Com tal barreira natural, a menos que um traidor abrisse os portões para receber o exército inimigo, nem mil vidas seriam suficientes para conquistar esta cidade.
“O estilo arquitetônico se assemelha ao do salão de adoração,” pensou o Senhor de Monte Tinta, desconfiando que poderia ser obra de algum cultivador.
Ao mesmo tempo, franziu levemente o cenho.
Num campo de batalha onde surgem energias nefastas e espíritos guerreiros poderosos, certamente atraindo praticantes de artes obscuras, errantes e magos, era preciso cautela.
Zhao Shixian já fora um exemplo disso.
Portanto, era necessário estar atento àqueles indivíduos.
Contudo, não era motivo para preocupação excessiva.
Não que o Senhor de Monte Tinta desprezasse os praticantes errantes, mas os grandes mestres simplesmente não se interessavam por tais espíritos.

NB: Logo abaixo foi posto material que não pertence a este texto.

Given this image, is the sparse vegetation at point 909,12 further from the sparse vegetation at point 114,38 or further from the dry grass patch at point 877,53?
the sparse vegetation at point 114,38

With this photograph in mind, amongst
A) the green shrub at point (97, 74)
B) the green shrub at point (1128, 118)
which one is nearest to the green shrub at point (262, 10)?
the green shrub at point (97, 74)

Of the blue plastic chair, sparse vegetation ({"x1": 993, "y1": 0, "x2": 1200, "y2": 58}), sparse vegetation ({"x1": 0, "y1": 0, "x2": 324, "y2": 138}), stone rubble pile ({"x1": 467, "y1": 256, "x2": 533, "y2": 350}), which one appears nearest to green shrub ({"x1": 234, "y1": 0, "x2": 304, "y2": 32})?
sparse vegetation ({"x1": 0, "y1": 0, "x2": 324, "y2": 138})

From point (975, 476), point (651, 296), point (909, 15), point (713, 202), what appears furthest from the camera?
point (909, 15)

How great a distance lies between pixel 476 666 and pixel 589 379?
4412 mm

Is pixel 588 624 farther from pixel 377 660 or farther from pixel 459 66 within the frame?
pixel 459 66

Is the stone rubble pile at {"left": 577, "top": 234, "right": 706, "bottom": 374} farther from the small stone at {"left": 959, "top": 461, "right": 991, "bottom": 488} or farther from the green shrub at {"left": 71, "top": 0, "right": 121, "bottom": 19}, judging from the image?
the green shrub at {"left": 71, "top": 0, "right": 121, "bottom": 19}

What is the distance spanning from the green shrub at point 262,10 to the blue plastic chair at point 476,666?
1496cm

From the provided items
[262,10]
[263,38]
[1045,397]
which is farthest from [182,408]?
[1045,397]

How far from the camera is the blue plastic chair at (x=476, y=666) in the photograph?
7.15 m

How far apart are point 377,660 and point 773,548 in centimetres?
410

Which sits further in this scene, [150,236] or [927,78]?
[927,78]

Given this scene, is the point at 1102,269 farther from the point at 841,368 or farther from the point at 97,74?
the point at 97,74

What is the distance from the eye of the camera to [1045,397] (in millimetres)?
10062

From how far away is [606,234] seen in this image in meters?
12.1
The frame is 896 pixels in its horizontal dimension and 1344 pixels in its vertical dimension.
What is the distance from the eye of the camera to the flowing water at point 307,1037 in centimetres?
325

A guerra entre mortais tem seus limites; só serve aos cultivadores de nível inferior, enquanto os mestres buscam espíritos de qualidade superior.
Esses seres precisam cumprir requisitos específicos, serem poderosos por natureza e capazes de evoluir rapidamente.
A entrega da Passagem de Bronze era simples, mas burocrática.
No entanto, tais assuntos não diziam respeito a Wen Yue.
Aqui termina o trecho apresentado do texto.